Saumarez R C, Heald S, Gill J, Slade A K, de Belder M, Walczak F, Rowland E, Ward D E, Camm A J
Department of Cardiological Sciences, St. George's Hospital Medical School, London, UK.
Circulation. 1995 Nov 1;92(9):2565-71. doi: 10.1161/01.cir.92.9.2565.
The mechanisms of spontaneous ventricular fibrillation (primary VF) in patients without structural heart disease are obscure. A new technique has shown that in patients with hypertrophic cardiomyopathy conduction of fractionated ventricular paced beats, recorded at several right ventricular sites, is prolonged in individuals who have suffered a VF arrest, and this may reveal one component of a reentrant substrate. Patients with primary VF were studied with the same methods to determine whether similar abnormalities are present in this group.
Nine patients with primary VF were studied by pacing one right ventricular (RV) site by use of a constant drive train with an extrastimulus inserted every third beat and reducing the extrastimulus coupling interval (S1S2 interval) by 1 ms on each occasion while recording at three other sites. The delay of each fractionated potential in the high-pass-filtered electrograms in response to the extrastimulus was determined and used to form conduction curves of delay versus the S1S2 interval. These curves were repeated by pacing each RV site in turn and recording from the other three sites. The curves were characterized by determining the S1S2 interval at which electrogram components increased in delay by 0.75 ms/20 ms reduction in S1S2 interval and the increase in electrogram duration between a coupling interval of 350 ms and 1 ms above refractoriness. Seven control patients were studied using the same method. The mean increase in electrogram duration in VF patients was 13 ms (range, 3 to 23 ms) compared with 4 ms (range, -2 to 14 ms) in unaffected control patients. The extrastimulus coupling interval at which delay increased was 318 ms (range, 293 to 334 ms) in VF patients and 274 ms (range, 265 to 284 ms) in control patients (P < .01). There was no difference between the number of fractionated potentials in VF patients and control patients.
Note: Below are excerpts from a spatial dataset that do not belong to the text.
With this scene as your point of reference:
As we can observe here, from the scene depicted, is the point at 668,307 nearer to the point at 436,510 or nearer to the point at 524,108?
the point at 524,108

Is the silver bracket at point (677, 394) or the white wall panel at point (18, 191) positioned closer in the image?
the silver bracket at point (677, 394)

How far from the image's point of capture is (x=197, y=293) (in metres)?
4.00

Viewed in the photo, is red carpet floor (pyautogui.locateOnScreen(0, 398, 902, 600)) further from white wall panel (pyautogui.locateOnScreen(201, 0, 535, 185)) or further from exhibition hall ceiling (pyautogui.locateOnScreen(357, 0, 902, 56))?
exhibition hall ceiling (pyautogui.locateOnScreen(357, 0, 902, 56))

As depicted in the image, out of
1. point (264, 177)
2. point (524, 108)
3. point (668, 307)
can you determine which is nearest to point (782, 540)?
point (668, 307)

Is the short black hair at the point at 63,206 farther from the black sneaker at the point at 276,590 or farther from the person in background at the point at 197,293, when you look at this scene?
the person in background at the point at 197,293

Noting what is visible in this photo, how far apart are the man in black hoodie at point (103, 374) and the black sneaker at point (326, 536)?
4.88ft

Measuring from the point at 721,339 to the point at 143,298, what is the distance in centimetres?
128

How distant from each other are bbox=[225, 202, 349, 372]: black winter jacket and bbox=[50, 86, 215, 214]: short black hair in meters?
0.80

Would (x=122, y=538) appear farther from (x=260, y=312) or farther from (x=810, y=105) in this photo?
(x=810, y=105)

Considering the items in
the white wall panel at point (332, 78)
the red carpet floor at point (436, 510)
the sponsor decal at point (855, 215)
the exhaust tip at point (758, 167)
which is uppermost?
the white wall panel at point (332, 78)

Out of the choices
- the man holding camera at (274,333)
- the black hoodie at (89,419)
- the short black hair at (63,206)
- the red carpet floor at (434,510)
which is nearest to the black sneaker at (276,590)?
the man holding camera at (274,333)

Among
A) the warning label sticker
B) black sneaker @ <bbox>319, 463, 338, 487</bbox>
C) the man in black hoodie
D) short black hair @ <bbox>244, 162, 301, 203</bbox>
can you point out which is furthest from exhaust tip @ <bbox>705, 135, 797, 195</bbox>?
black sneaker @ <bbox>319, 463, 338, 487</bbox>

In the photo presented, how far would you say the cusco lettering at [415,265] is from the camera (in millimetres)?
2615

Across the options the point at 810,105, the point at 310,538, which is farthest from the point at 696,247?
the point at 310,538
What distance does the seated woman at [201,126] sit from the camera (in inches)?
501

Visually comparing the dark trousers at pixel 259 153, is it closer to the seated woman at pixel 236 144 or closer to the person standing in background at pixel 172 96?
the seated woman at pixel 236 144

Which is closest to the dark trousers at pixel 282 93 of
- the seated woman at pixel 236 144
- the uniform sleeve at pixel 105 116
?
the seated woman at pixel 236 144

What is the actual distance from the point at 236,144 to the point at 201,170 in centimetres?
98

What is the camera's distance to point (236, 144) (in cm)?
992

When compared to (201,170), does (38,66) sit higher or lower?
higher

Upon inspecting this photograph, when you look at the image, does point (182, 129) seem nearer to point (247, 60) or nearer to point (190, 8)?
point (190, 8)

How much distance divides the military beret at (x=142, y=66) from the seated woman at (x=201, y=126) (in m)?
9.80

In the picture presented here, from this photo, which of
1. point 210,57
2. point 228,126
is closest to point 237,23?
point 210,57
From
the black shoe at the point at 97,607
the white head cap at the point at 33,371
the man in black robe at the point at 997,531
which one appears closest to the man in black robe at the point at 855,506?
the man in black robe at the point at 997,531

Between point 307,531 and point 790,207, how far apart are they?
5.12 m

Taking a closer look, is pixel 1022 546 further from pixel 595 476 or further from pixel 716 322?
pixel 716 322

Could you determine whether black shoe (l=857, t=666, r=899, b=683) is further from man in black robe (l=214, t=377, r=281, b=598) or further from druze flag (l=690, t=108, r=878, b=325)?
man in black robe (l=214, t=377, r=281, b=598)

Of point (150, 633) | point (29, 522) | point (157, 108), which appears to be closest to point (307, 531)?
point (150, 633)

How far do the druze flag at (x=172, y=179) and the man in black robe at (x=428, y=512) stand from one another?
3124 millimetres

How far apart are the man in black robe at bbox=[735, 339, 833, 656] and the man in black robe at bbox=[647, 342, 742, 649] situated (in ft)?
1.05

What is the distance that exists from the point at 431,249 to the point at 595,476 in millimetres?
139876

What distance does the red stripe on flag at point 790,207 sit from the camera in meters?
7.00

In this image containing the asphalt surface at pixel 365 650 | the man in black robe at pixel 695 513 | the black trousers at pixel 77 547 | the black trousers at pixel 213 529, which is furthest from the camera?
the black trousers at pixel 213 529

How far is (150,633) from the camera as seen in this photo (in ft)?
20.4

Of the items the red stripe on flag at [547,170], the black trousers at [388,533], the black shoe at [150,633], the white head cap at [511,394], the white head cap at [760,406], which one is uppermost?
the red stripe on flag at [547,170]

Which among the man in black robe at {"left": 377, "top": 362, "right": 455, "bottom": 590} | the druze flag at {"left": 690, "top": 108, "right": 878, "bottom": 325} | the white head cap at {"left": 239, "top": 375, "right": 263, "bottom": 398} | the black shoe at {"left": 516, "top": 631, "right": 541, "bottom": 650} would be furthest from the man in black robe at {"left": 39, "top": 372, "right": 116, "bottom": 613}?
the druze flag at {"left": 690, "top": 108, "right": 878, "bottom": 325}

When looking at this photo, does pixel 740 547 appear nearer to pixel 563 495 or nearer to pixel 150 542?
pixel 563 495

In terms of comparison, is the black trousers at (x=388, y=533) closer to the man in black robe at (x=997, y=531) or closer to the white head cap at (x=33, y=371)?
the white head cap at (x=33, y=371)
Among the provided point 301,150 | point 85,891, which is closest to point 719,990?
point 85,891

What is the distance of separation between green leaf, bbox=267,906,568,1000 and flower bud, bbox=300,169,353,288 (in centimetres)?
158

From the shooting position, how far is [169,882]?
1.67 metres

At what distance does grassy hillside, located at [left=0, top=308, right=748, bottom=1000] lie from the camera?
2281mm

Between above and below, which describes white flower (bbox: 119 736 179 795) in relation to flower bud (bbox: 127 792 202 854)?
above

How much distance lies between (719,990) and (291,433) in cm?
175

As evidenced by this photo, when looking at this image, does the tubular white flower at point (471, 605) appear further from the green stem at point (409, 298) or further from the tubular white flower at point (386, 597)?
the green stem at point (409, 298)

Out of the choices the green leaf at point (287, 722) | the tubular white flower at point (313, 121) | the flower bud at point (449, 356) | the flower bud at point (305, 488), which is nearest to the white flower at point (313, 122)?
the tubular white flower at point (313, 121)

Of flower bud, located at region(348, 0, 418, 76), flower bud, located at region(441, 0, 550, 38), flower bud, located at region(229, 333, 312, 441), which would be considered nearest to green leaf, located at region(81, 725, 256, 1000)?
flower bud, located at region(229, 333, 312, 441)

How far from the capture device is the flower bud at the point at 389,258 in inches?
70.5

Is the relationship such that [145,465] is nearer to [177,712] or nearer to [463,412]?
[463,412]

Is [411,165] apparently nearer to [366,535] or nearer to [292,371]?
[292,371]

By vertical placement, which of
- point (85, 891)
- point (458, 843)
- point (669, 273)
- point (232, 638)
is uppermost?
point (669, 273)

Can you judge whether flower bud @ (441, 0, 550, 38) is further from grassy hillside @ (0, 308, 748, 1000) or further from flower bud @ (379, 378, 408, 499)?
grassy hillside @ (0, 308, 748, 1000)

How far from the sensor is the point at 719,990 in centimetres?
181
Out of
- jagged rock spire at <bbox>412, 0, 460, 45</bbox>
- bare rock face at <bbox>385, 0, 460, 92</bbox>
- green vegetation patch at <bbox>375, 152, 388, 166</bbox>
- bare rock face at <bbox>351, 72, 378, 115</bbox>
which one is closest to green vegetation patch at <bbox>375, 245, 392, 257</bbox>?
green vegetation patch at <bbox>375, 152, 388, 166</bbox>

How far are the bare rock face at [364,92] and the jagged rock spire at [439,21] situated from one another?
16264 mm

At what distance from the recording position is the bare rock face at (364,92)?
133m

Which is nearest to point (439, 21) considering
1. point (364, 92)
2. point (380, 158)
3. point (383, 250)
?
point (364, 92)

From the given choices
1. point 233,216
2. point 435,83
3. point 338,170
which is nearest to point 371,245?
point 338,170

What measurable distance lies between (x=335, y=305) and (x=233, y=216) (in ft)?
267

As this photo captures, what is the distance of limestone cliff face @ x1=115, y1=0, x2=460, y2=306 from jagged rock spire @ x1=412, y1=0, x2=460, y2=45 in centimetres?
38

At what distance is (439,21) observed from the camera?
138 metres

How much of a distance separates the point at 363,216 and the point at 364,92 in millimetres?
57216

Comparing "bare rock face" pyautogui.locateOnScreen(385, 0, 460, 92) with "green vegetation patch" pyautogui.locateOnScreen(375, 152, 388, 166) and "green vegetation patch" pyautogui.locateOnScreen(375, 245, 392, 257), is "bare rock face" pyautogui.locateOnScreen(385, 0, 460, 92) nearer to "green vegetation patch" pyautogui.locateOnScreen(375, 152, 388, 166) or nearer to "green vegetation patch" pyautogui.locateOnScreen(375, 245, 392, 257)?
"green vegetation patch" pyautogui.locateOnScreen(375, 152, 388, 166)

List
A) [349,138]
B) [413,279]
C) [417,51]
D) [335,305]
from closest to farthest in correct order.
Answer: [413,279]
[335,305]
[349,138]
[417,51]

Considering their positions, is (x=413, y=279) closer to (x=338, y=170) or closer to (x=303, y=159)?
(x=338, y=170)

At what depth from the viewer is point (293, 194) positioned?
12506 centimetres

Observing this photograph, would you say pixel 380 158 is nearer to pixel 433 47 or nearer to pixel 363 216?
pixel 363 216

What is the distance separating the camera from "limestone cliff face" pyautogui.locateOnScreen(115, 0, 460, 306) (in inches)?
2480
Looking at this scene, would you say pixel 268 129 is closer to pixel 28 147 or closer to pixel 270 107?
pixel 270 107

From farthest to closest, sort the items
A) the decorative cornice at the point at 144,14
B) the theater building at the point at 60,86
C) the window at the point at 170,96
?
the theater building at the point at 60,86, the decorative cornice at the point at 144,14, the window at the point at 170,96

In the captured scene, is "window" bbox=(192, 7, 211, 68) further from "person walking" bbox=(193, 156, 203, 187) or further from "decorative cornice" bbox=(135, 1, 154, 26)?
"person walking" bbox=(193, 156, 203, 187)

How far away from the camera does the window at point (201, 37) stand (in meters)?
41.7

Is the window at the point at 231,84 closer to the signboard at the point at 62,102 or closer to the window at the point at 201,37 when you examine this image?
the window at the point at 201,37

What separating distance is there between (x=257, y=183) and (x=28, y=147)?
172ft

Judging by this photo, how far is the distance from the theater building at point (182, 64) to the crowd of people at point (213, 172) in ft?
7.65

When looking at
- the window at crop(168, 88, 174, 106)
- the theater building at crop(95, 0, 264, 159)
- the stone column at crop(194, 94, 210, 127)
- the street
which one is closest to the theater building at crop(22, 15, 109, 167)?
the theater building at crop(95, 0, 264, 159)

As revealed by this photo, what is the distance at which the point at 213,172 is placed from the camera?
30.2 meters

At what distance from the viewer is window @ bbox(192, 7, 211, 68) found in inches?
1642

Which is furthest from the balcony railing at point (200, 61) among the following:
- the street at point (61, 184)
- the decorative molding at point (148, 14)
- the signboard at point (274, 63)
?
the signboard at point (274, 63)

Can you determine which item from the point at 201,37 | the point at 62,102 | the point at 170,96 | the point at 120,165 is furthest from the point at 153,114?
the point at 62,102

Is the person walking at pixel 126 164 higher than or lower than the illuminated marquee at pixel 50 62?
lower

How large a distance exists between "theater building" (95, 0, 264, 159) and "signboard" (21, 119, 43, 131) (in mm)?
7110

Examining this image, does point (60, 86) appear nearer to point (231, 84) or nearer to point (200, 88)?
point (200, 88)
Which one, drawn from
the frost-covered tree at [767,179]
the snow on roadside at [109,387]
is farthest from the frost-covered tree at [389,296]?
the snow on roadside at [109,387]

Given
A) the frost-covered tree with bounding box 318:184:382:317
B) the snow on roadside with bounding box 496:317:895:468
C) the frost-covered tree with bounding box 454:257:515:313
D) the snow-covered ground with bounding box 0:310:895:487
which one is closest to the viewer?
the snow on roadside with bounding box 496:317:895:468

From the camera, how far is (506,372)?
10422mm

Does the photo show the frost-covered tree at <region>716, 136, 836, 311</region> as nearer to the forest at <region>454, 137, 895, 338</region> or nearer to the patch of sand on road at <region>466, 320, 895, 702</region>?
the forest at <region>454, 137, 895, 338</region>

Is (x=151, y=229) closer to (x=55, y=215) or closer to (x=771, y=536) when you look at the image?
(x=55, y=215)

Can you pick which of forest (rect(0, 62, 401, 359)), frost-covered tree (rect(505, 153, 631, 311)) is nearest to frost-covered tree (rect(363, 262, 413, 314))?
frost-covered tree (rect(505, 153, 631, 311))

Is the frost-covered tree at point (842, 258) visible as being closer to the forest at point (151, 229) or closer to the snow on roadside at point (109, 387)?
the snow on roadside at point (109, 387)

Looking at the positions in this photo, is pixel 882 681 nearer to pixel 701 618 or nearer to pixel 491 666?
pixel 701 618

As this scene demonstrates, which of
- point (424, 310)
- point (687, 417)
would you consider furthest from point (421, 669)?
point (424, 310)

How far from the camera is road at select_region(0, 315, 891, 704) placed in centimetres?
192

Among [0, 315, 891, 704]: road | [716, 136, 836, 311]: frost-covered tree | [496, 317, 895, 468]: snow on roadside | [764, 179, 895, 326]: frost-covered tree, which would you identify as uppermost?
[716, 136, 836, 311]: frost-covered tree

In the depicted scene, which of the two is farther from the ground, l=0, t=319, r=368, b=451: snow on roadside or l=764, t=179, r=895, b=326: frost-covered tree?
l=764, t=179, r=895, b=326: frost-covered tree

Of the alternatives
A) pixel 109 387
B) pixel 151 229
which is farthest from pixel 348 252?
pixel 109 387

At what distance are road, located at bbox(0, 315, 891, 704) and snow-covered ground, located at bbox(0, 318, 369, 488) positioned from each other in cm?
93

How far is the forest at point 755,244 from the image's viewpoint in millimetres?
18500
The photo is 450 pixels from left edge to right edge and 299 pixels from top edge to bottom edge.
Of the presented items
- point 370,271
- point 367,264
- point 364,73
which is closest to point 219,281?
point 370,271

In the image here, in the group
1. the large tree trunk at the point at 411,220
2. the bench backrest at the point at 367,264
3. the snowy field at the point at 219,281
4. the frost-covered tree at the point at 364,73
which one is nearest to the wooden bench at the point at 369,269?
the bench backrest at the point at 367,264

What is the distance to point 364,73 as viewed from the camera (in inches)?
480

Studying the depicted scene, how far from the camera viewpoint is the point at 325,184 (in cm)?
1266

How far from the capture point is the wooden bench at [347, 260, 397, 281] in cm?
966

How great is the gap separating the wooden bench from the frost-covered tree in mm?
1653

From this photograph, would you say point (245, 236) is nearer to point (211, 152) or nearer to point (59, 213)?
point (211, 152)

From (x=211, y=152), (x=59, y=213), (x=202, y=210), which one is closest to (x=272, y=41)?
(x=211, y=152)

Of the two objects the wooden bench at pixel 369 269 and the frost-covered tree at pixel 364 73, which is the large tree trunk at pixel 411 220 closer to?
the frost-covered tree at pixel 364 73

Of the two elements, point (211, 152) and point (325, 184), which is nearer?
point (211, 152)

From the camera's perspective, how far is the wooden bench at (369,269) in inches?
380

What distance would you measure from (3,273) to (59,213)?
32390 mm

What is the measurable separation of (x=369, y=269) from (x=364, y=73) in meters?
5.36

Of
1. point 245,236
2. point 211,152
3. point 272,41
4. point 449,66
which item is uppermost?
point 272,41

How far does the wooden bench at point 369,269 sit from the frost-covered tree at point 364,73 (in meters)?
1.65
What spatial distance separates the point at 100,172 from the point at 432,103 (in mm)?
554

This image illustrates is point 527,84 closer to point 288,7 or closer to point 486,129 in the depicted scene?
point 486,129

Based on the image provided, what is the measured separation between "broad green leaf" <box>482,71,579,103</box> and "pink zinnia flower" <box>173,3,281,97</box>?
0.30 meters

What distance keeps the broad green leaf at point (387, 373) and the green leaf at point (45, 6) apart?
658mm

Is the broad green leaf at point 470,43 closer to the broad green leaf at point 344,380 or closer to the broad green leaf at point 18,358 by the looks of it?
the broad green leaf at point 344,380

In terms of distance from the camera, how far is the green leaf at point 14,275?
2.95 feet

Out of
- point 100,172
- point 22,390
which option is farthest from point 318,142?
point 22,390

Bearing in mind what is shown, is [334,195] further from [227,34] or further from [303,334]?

In primary VF patients, the individual potentials within fractionated electrograms have increased delays when compared with control patients. This may identify one component of a reentrant arrhythmic substrate.
无结构性心脏病患者发生自发性室颤(原发性室颤)的机制尚不清楚。一项新技术显示,在肥厚型心肌病患者中,在多个右心室部位记录的碎裂心室起搏搏动的传导,在发生过室颤骤停的个体中延长,这可能揭示了折返基质的一个组成部分。我们采用相同方法对原发性室颤患者进行研究,以确定该组患者是否存在类似异常。
对9例原发性室颤患者进行研究,通过使用恒定驱动序列起搏一个右心室(RV)部位,每隔三个搏动插入一个期外刺激,并在每次记录其他三个部位时将期外刺激的耦合间期(S1S2间期)每次缩短1毫秒。确定高通滤波心电图中每个碎裂电位对期外刺激的延迟,并用于形成延迟与S1S2间期的传导曲线。依次起搏每个RV部位并从其他三个部位记录,重复这些曲线。通过确定S1S2间期缩短20毫秒时心电图成分延迟增加0.75毫秒时的S1S2间期以及在350毫秒耦合间期和高于不应期1毫秒之间心电图持续时间的增加来表征这些曲线。使用相同方法对7例对照患者进行研究。室颤患者心电图持续时间的平均增加为13毫秒(范围3至23毫秒),而未受影响的对照患者为4毫秒(范围 -2至14毫秒)。室颤患者延迟增加时期外刺激的耦合间期为318毫秒(范围293至334毫秒),对照患者为274毫秒(范围265至284毫秒)(P <.01)。室颤患者和对照患者的碎裂电位数量没有差异。
与对照患者相比,原发性室颤患者碎裂心电图中的单个电位延迟增加。这可能识别出折返性心律失常基质的一个组成部分。